Thursday, 31 May 2007

Raymond Tallis and the patients who know too much

There are things that make you despise humanity – going shopping at IKEA on Saturday afternoons, or attending one of the European parliament’s stagiaire-feeding Tuesday evening buffets, come to mind.

Talking to Professor Raymond Tallis, a geriatric specialist at Manchester University, makes you despise patients.

It is the view from the other side, as it were. I am not saying the highly intelligent, thoughtful prof Tallis, named by Prospect magazine one of Britain’s top 100 thinkers, perhaps the UK’s top medical philosopher, is a misanthropist but, reading between the lines, sand removing his caveats, one gets the sense of frustration put on consultants feel about the behaviour of patients to a greater or lesser extent – even, perhaps, you.

Complaints against doctors about the poor communication skills are on the rise, Tallis notes in Hippocratic Oaths, his recent memoir of life in the medical profession. He tries to explain how this has come about, through explaining the constraints of the profession and the inevitable differences in the patient/doctor perspective..

The conflicts begin when, having worked on his internal narrative as to what is wrong with him, the patient encounters the doctor for the first time. The doctor is, as it were, a late entrant into the conversation between the patient and his inner self, between patient and relatives and friends. The doctor will discard some of the things the patient says – even though they will be of great personal importance to the patient. – as extraneous, and upgrade other things that patient may regard as minor.

Tension will arise. A medical retelling of the story, designed as a basis for appropriate action, might be seen as a “defoliation” of the personal tale the patient has nurtured. The passage of history taking from open to closed questions presage a physical examination where the patient ceases to become a speaking subject and becomes a proffered body-as-object.
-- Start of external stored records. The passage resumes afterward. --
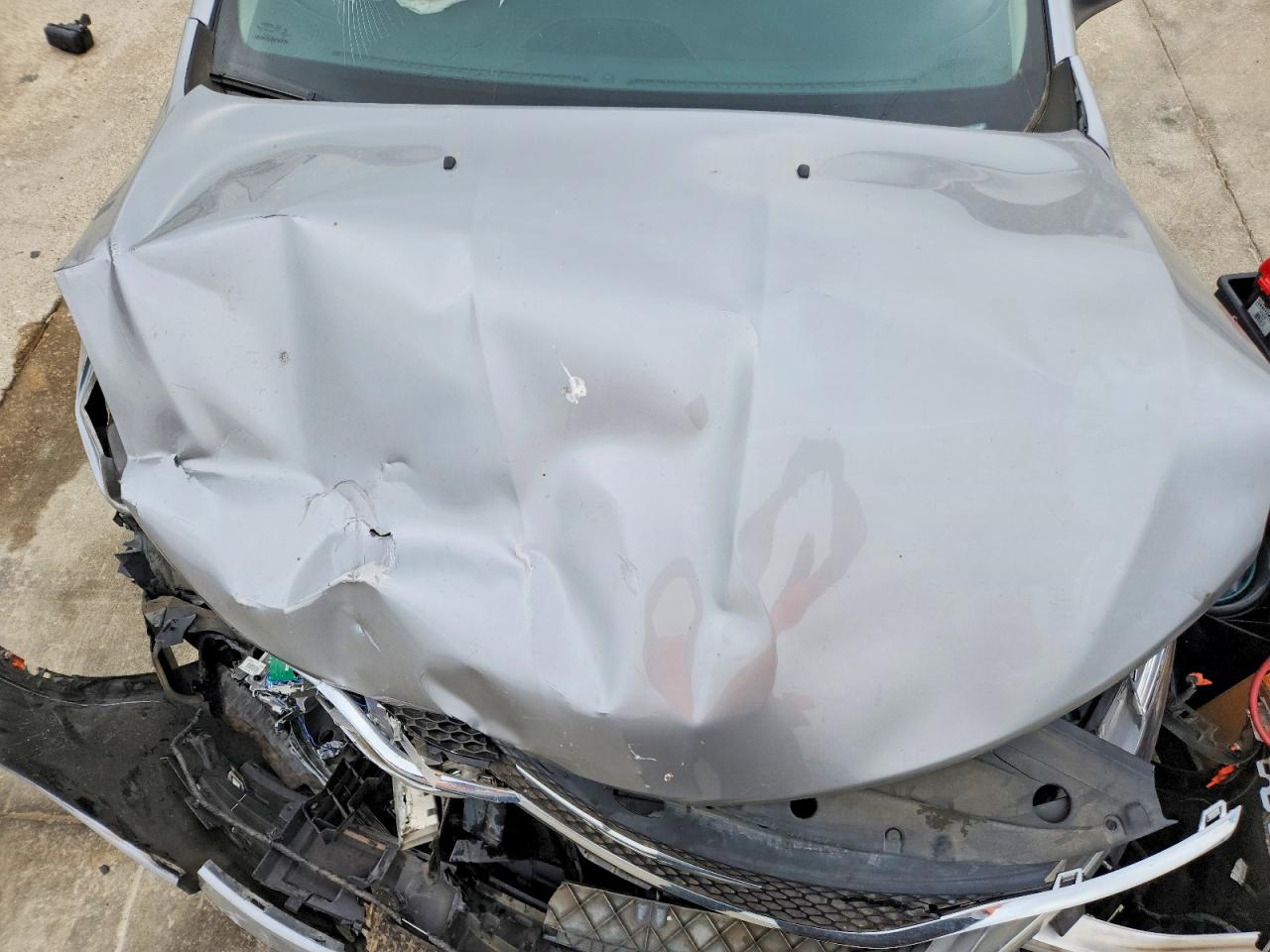 2016 CHRYSLER 200 LIMITED photo 31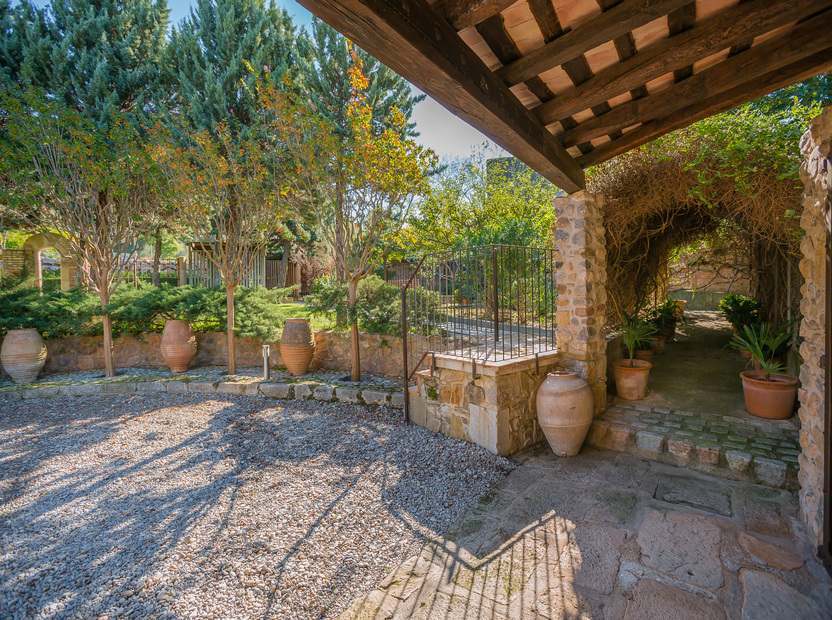 House in Girona, Spanien 4 Schlafzimmer, 450 m2 Nr. 22812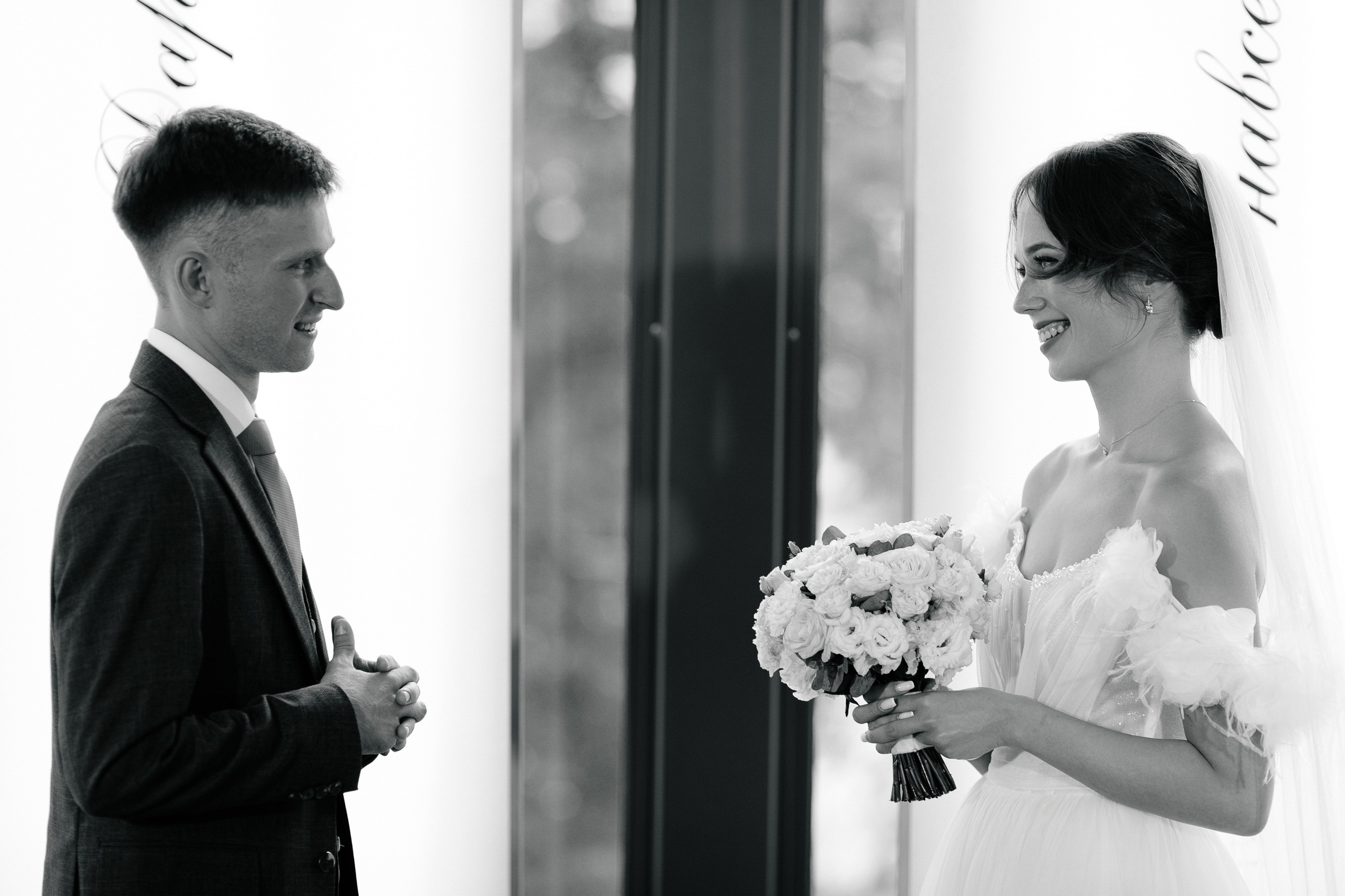 Dmitry & Daria. Свадебный фотограф Павел Фурашов в Нижнем Новгороде | Paul Matis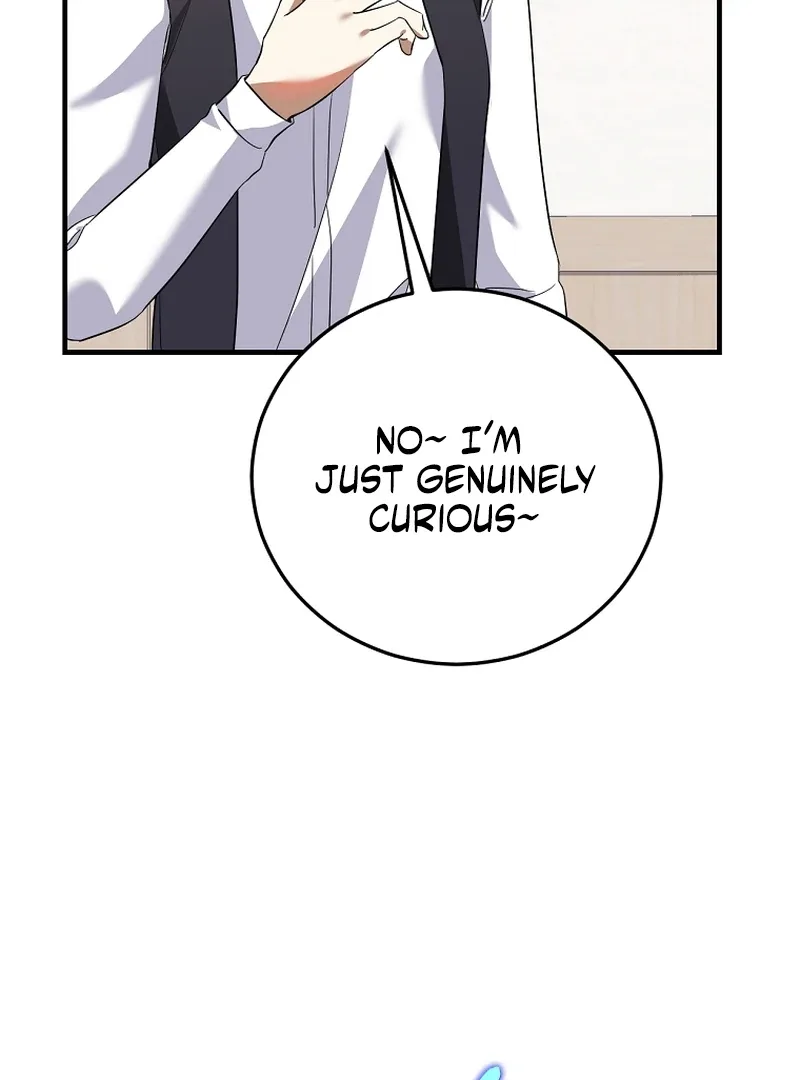 I Am in the Same Class as the Crazy Male Leads Chapter 50 page 52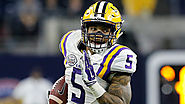 Scouting Report: Derrius Guice, RB, LSU 2018 NFL Draft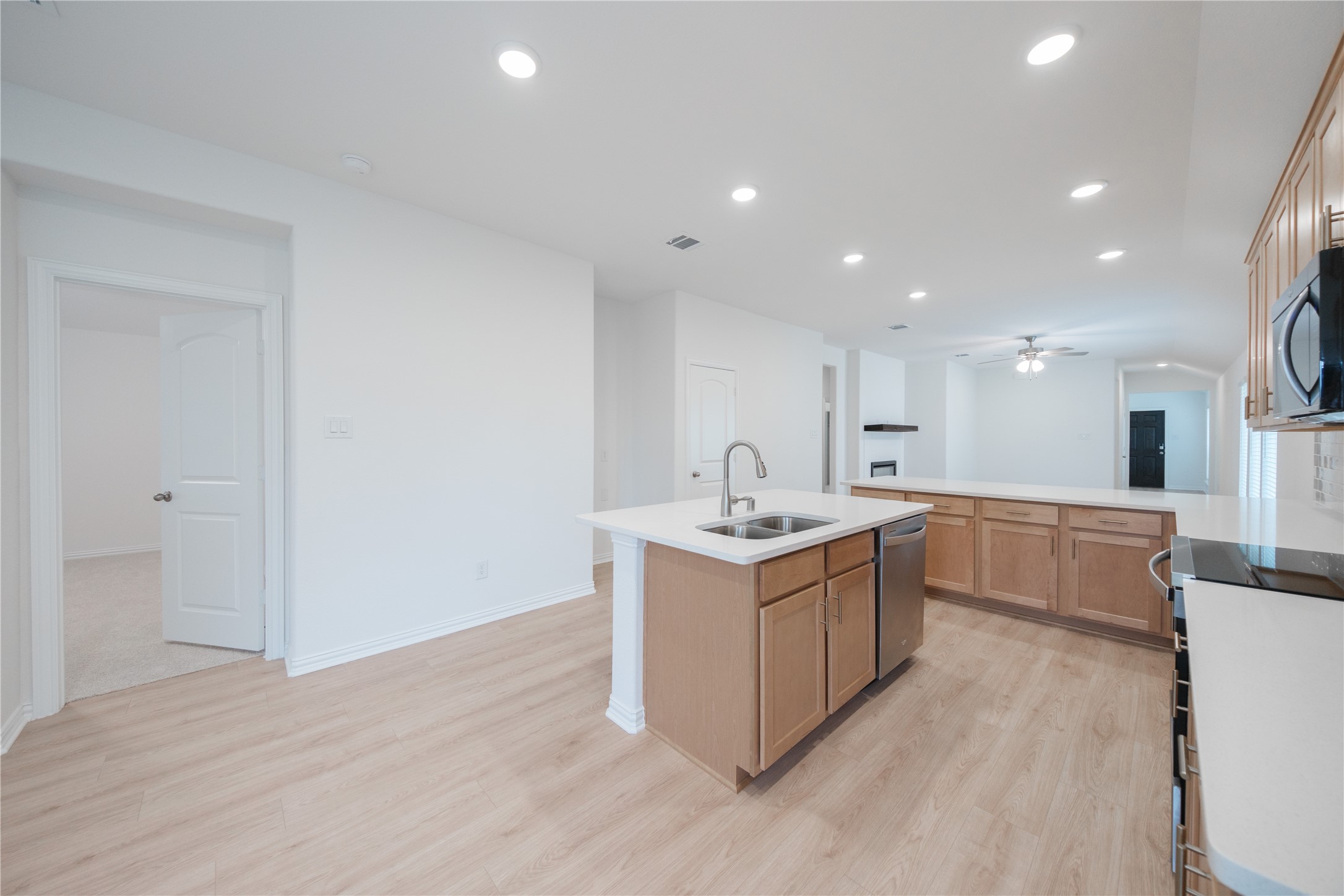 2602 Hawkins Street Anna TX 75409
Doubtless journalists and writers who have been giving the medical profession such a hard time over the years would see this process as a power struggle between God like consultant and powerless patient, where the patient is doomed to lose his “humanity”. But in fact, what the consultant is supposed to bring to meeting is not personal knowledge of the patient’s travails but impersonal expertise which allows the problem the patient has brought to the clinic to be solved. It is this objectivity that enables him to do his job,

If eliciting information about the patient leads to tensions enough, deciding what to tell the patient about his conditions leads to even greater difficulties. How much should the patient be told? How much technical information would he or she comprehend? How much can they cope with? How much do they want to be told?

Many patients’ interests groups, claiming to speak on behalf of patients, would say: everything. But some patients want to be kept in the dark. With other patients there is no set limit to how much they want to know – the name and the star rating of the surgeon, even though the surgeon might not be selected until a very late stage. Patients who want to know it all might have entirely appropriate demands, but this pays no heed to the unbearable time pressures consultants often suffer; there are other patients, in the waiting room, also wanting their share of attention.

Communication with the patient is often limited by his ability or knowledge to comprehend the vast new areas of biological information now relevant to him; the diagnosis is the beginning of a journey of learning – and yet it is often felt the consultant is incumbent on effecting complete understanding in the patient, in one session.

As diagnosis comes to medical action, one problem is that of consent, required for any procedure that carries significant risk. But what is significant risk? British doctors have a rule of thumb that anything with a 1/200 chance of happening, and anything with a much lower chance of happening if that side effect could cause death or serious injury. Since there are so many things that could go theoretically speaking wrong that the patient’s life – as Tallis demonstrates in an example involving his mother – is sometimes in danger as a long list these days has to be checked off before the operation can go ahead. Nevertheless, there will be operations carried out, for which there is an infinitesmally small chance which the patient isn’t told about, which then happens, and leads to a disappointed and angry patient saying they would not have had the operation had they known of this risk. One example is that of Jo Knowlesly, who ha ppened to be a Mail on Sunday journalist, and who wrote about her ordeal in her paper.

She was admitted to hospital for laparoscopy, a common procedure in which, though a small incision and through using a cleverly designed scope, the doctor is able to examine the abdominal cavity for diagnostic purposes. It is an essentially safe procedure, and a vast improvement on earlier diagnostic methods. In Knowlesly’s case there was a perforation of the abdomen, which only happens once in 2,000 cases. A larger incision had to be made to stitch up the perforation; as a result Knowlesly spent three days longer in hospital. When she woke up, despite being apologised profusely to, she was very angry because she hadn’t been told of this risk, and that she would not have consented to it – even if the probability was much lower than the 1.200 chance. Even though she fully recovered she wrote a four page article about her ill treatment by the NHS and sued the hospital.

Poor communications are just one source of dissatisfaction with the modern doctor; I will spare you for the moment the others,. Summarising his chapter, Tallis writes that the “causes range from the incommensurability of personal experience of illness with the scientific understanding of it, to the impossibility of finding the limits of what should be should be communicated.”